De passar por cima daquelas malditas palavras deles, dos sorrisos cruéis, e desfrutar a vida, com satisfação, como tinha que ser. 
Deixei por muito tempo, o meu tempo, a minha criatividade, a minha identidade ser roubada por gente, que na maior parte do tempo, eu mal conhecia. E alguns que julgavam me conhecer e até previam o meu futuro.
Não sei se posso resolver as coisas comigo mesma falando sobre isso, mas sei que posso ser feliz aprendendo com os erros, que estavam tão disfarçados como se fosse uma vida, a minha vida um tanto confusa. 
Percebo hoje, que gosto das mesmas coisas de muito antes, e me sinto feliz com a simplicidade dos detalhes que um dia, tão inocentemente, olhei, observei e apreciei, sozinha. 
Um Antes, de deixar todo aquele medo me aprisionar no tempo. Antes, dos outros personagens tomarem o meu espaço na narrativa.
Aí, Eu me dei conta que tenho uma história tão deliciosa e tão a minha cara, e eu gosto de contá-la, sabe… aos pedaços, até por que, ela vai tomando caminhos novos a cada momento. E fazer o quê? Eu deixo. É tão bom me ver crescer.

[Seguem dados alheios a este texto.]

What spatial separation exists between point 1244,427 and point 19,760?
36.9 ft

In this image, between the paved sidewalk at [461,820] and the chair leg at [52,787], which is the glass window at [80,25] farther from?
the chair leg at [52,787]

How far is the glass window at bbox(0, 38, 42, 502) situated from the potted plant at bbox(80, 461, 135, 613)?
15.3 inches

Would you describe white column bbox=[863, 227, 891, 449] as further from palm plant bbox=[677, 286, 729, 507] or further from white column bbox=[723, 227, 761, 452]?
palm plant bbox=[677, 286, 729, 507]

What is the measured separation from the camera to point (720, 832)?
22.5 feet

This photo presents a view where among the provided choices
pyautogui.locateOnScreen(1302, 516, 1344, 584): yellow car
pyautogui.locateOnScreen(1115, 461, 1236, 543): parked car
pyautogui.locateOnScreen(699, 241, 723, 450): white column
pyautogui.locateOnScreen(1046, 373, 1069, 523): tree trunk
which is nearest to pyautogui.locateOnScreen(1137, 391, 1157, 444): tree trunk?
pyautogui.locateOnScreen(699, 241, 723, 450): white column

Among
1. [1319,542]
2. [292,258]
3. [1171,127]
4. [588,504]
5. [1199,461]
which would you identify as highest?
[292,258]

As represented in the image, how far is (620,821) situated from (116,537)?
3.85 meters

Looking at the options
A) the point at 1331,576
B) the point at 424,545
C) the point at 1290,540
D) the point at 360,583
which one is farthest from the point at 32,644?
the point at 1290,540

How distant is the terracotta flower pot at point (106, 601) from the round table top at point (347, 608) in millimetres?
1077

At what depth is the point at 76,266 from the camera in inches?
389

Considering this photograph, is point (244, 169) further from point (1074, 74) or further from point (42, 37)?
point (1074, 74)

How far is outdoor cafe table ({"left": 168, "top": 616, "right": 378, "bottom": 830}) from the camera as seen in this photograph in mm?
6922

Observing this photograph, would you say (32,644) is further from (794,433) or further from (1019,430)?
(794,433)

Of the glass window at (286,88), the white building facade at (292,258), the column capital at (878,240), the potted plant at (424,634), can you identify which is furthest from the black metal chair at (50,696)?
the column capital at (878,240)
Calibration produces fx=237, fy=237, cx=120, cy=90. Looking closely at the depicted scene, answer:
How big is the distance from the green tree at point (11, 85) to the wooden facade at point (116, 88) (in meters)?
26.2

Eu tenho um passado só meu, tenho uns segredos que foram esquecidos no meu diário, e algumas coisas que eu mesma construí, que amei silenciosamente, e que a beleza, que somente eu conseguia enxergar, é que me trouxe. 
Olho para as minhas mãos tão mal cuidadas, elas construíram muitas pontes. E daí se ninguém se deu conta?
Então sorrio pra mim mesma, um sorriso diferente, com gosto e com tranquilidade. Voltei ao hábito de Conversar com o meu reflexo no espelho, sei lá, é divertido.
Ao tempo em que a claridade da luz que vem da janela, pela manhã, me faz ver um brilho novo no meu olhar.
Pergunto-me: Quem sou eu?
Respondo: Eu sou, somente aquela que posso ser. Nada grandioso, apenas eu. Isso me basta. Eu sou um detalhe importante. Estou no meu tempo, no meu momento, e de sobra… eu tenho fé.